REQUIRED WORK ::
A) Answer these questions using the essay about music and generations.
(i) How old was the writer when Jimi Hendrix died?
(ii) How old is the writer's older daughter?
(iii) Which performers did the writer's parents play?
B) Extend the essay about music and generations, starting right after its final paragraph.
[[ PAGE EXTRACT open ]]
By Jane Caro - posted Friday, 16 December 2005

It was unmistakable - a guitar riff both familiar and yet so old it felt like it was coming from another lifetime. “Hey mum,” called my 14-year-old daughter from her semi-permanent position in front of the computer, “Have you ever heard of Jimi Hendrix?”

“Jimi Hendrix! I remember him when he was still alive.”

I only just remember, mind you, I was 12-years-old when he died.


“He is soooo cool,” she said.

This is exactly what I would have said about him 30 years ago, with the same intonation. I boogied up to her at the computer and she gave me the now-familiar scornful look - the one that says how embarrassing it is to have a mother who thinks she can dance.

Despite this, or rather because of it, my surprise about my children as they reach their teens (I also have a 17-year-old daughter) is not how much their generation differs from mine at the same age, but how little.

When I was 14, I played music my parents loathed - Deep Purple, Led Zeppelin, Janis Joplin, The Doors and, of course, Hendrix. It was loud, intrusive, sexy, aggressive music - music they constantly demanded I turn down. My parents, for their part, played music I also loathed - the soft, slick, smooth music of Jose Feliciano, Herb Albert and The Tijuana Brass, Frank Sinatra and Peggy Lee.
[[ PAGE EXTRACT closed ]]
[[ EXTRACTED MATERIAL open ]]
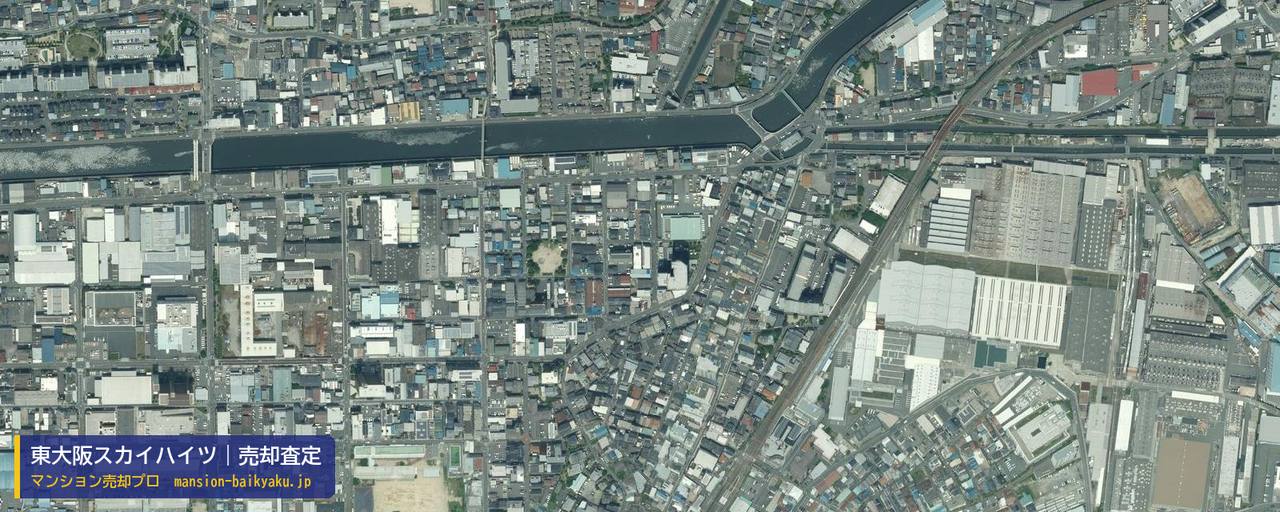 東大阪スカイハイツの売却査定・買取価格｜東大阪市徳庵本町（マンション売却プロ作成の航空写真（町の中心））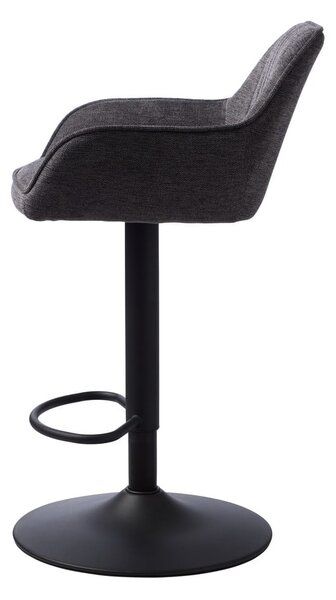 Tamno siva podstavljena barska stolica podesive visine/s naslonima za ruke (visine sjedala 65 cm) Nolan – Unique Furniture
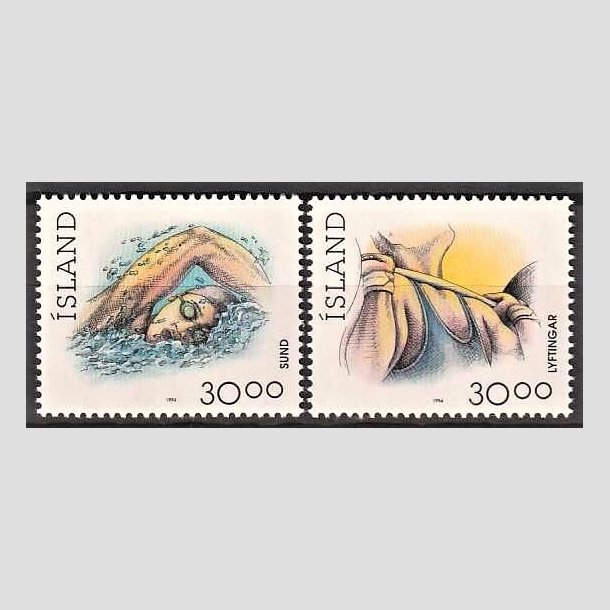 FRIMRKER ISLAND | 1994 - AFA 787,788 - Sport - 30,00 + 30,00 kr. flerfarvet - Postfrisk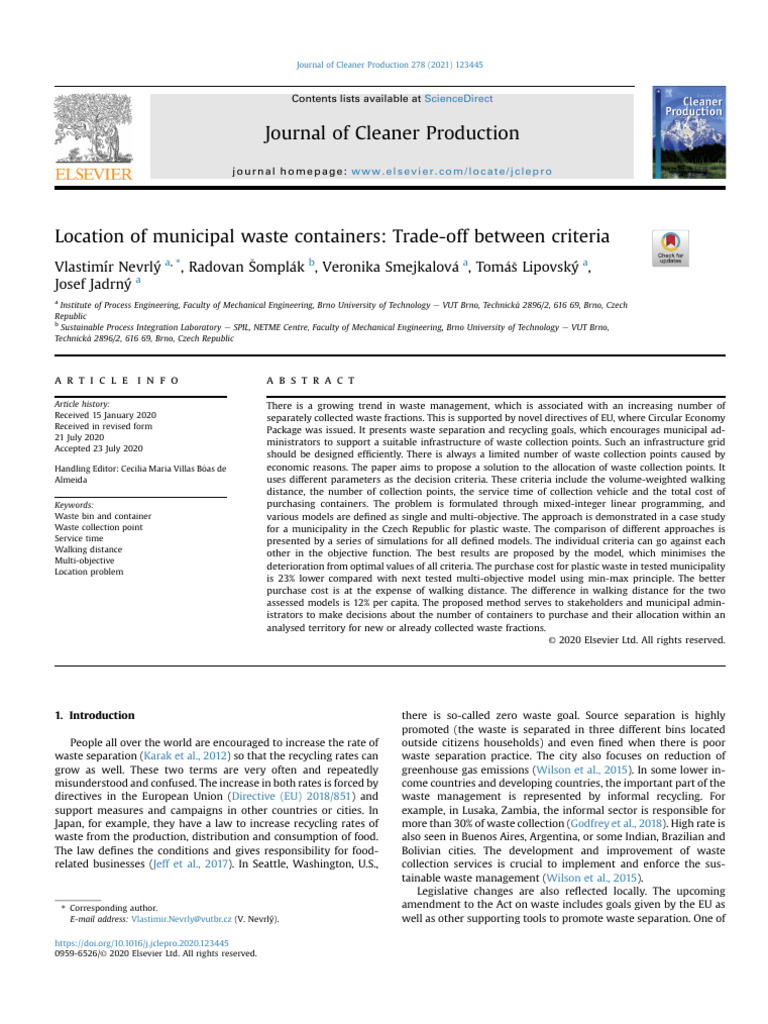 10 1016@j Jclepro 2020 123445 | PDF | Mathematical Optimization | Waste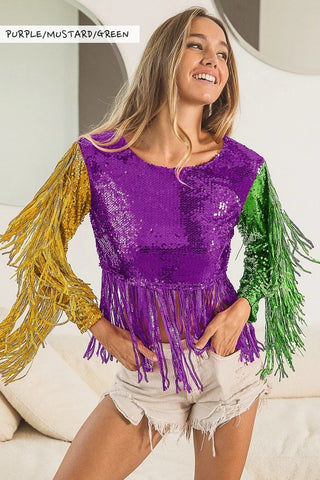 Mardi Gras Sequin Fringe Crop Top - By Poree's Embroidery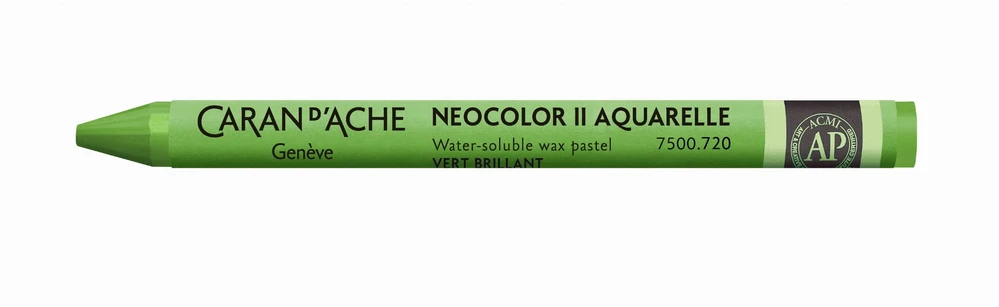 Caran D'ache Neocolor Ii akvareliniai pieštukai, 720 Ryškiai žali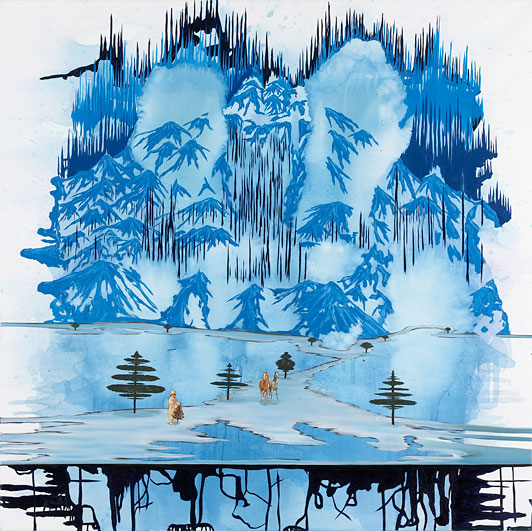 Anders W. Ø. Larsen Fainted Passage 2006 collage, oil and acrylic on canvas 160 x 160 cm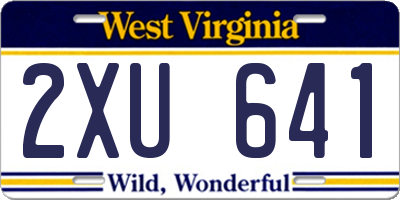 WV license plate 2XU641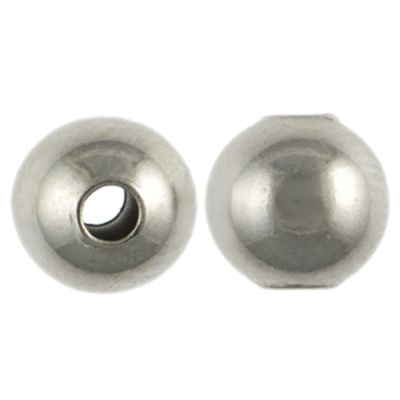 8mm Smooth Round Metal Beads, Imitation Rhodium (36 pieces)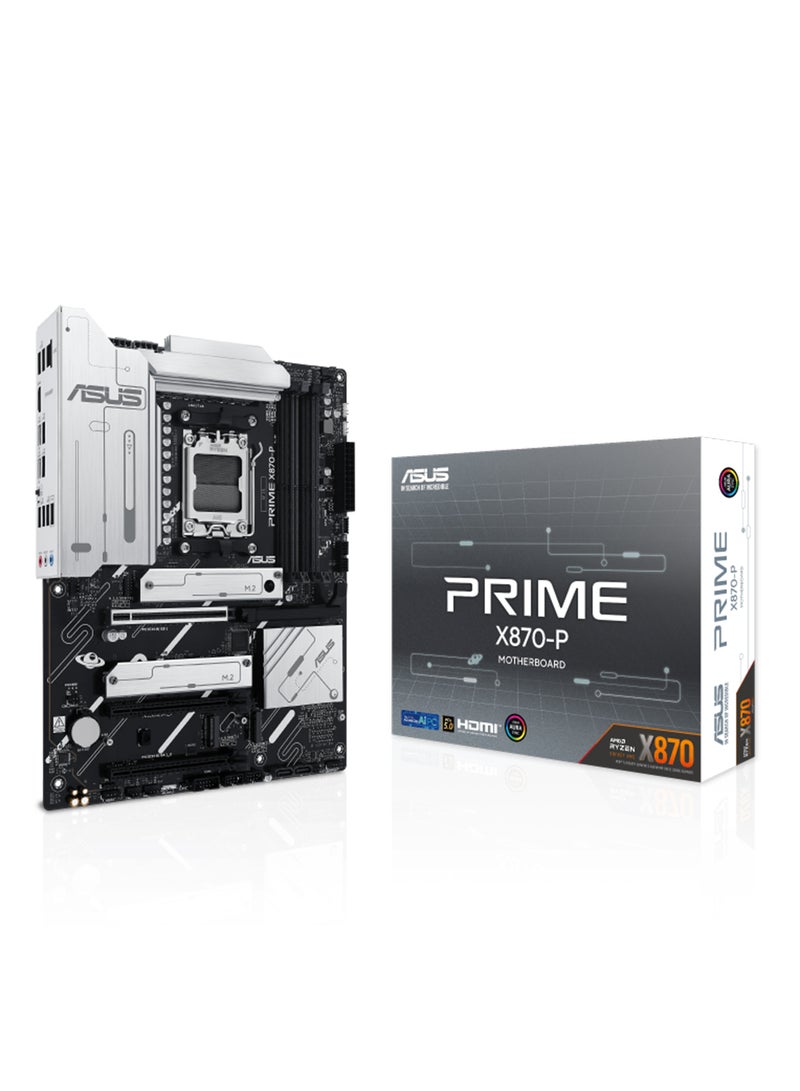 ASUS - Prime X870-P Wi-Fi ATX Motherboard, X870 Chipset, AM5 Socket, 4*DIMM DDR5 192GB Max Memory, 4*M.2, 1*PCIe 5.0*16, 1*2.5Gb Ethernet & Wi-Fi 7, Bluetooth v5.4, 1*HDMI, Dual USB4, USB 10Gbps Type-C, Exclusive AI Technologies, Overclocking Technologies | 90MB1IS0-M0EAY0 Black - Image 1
[[ EXTRACTED MATERIAL closed ]]
ANSWERS FOR EACH ITEM ::
A)
(i) 12 years old.
(ii) 17 years old.
(iii) Jose Feliciano, Herb Albert and The Tijuana Brass, Frank Sinatra and Peggy Lee.

B)
These days, kids like so much of what my generation regard as our music. Current performers take that music, much of it 30 or 40-years-old, and sample it or do endless cover versions of it. Of the newer stuff, I’m not mad about hip hop and dance music - it seems deeply repetitive to me. I do, however, very much like Eminem. Not that there is much new about him. He’s a lyric poet, a storyteller - just the latest take on an ancient tradition. No, it isn’t the content of youth culture that has changed very much. What has changed is the method of delivery.

My kids and their friends don’t watch TV nearly as much as we did, despite having vastly more channels to choose from. I can still remember the intense excitement that greeted the beginning of Channel Ten. Neither do they listen much to the radio. We carried trannies with us everywhere, listening to the stations considered to be cool - 2SM and Double J - as it was then. My kids don’t even buy albums anymore - vinyl or CD. They download onto their computers and iPods, but the music they download remains frighteningly familiar. They don’t even listen to the radio while driving - they plug in their iPod instead.


This generation love technology and intuitively understand it in a way I never will, but I am not sure that it has actually liberated them. Sometimes, to my ageing eyes, they seem enslaved by it. Mobile phones, for example, haven’t given teenagers more freedom, they’ve given parents more control.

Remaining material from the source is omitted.